Document excerpt:
|
|
|
|
|
by ariskk
3391 days ago
|
|
Hi. I am the author of the article.
Thank you for spending time to read this.
The combined reach of the co-founders is very large, thus being able to provably handle scale was an essential prerequisite. Additionally, the requirements of the platform extend way beyond a simple content server. Content performance is tracked in real-time and this is fed to multiple ranking and recommendation models. Those frequently change, thus we need a way to retroactively process our data.
Flexibility is key when trying to build an intelligent platform. Thus, we decided to early-on invest time in the ability to quickly iterate and experiment on algorithms, in real time over live data.
You are right that the API fleet could be implemented using the aforementioned technologies; We use Scala and thus decided to use Akka HTTP instead. The challenging part is how you manage state behind that. |
|
In my experience all these features sound nice on paper. But you quickly run into practical issues that are far easier when you know approximate information about the state.

Items:
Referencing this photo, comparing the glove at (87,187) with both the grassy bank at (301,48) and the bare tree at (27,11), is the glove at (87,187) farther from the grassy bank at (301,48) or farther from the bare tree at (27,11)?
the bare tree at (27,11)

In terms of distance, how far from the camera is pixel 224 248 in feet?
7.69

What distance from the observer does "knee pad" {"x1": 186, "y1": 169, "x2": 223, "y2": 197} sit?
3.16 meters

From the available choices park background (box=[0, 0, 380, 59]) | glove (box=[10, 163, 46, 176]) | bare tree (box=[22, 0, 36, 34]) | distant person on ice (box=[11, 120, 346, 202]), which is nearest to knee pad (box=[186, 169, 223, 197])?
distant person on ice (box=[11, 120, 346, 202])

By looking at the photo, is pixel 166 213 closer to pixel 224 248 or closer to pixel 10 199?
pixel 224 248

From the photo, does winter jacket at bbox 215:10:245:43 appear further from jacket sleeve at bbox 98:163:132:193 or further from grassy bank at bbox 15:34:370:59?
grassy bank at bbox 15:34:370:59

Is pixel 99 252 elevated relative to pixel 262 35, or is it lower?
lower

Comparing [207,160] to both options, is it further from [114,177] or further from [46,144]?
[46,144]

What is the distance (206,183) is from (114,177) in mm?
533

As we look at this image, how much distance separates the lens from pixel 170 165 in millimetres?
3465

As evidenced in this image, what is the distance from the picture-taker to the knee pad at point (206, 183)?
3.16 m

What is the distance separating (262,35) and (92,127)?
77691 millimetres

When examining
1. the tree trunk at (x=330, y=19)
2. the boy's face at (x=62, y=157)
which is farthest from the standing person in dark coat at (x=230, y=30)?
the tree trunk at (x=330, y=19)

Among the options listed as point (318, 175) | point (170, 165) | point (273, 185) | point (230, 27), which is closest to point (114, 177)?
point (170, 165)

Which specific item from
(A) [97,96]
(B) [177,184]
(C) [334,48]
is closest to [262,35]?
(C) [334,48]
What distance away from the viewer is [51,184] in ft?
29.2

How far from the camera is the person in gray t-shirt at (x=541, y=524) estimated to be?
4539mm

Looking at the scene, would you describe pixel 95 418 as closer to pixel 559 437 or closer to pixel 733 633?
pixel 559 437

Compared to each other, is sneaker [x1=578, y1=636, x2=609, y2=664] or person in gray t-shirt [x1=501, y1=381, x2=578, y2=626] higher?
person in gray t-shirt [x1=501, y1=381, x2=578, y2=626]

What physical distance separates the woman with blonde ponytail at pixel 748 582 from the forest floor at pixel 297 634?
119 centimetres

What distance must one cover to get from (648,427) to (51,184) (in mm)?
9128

Task list:
(A) In the forum comment, what did the team use to build the API fleet?
(B) In the listing, take the part that opens with the line containing "In terms of" and closes with the line containing "3.16 meters". Rewrite only that part, changing "camera" to "lens" and leaving everything else as it is.
The forum comment and the listing have nothing to do with each other.

Solutions in order:
(A) Akka HTTP.

(B)
In terms of distance, how far from the lens is pixel 224 248 in feet?
7.69

What distance from the observer does "knee pad" {"x1": 186, "y1": 169, "x2": 223, "y2": 197} sit?
3.16 meters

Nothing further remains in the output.